0
0
DbtConceptBeginner · 3 min read

What is Source in dbt: Definition and Usage Explained

In dbt, a source is a way to declare and reference raw data tables that exist outside of your dbt models. It helps you document, test, and track these external tables within your dbt project.
⚙️

How It Works

Think of a source in dbt as a label you put on raw data tables that come from outside your dbt transformations, like tables in your data warehouse that you don't build but use. By declaring these sources, dbt knows where your raw data lives and can track it for you.

This is like having a map for your ingredients before you start cooking a recipe. You mark where the raw ingredients (data) are stored so you can use them confidently in your recipes (models). It also allows dbt to run tests on these sources to make sure the raw data is healthy before you transform it.

💻

Example

Here is a simple example of how to declare a source in dbt and reference it in a model.
yaml and sql
version: 2
sources:
  - name: raw_data
    tables:
      - name: customers
        description: "Raw customer data from the CRM system"

-- In a model file (e.g., models/my_customers.sql)
select * from {{ source('raw_data', 'customers') }}
Output
This code does not produce direct output but allows dbt to reference the 'customers' table from the 'raw_data' source in your SQL model.
🎯

When to Use

Use source declarations when you want to manage and document raw tables that your dbt models depend on but do not create. This is common when you have data landing in your warehouse from external systems like CRMs, ERPs, or logs.

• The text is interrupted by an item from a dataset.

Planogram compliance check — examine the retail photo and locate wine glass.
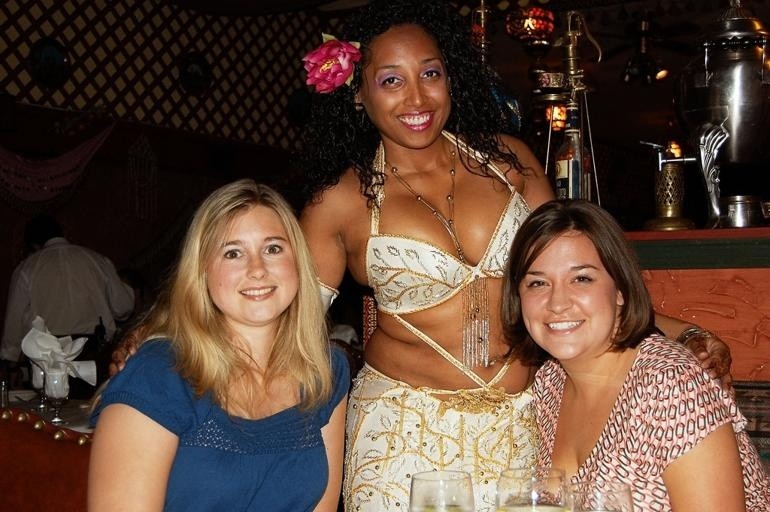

Declaring sources helps you add tests to check data freshness and quality before transformations. It also improves project clarity by showing where data originates, which is useful for collaboration and debugging.

Key Points

  • Source declares external raw tables in your dbt project.
  • It helps with documentation and testing of raw data.
  • Use {{ source('source_name', 'table_name') }} to reference sources in models.
  • Sources improve data lineage and project clarity.

Key Takeaways

A source in dbt marks raw tables outside your transformations for easy reference and testing.
Declaring sources helps ensure data quality before using it in models.
Use sources to document where your raw data comes from in your project.
Refer to sources in SQL models with the source() function for clear lineage.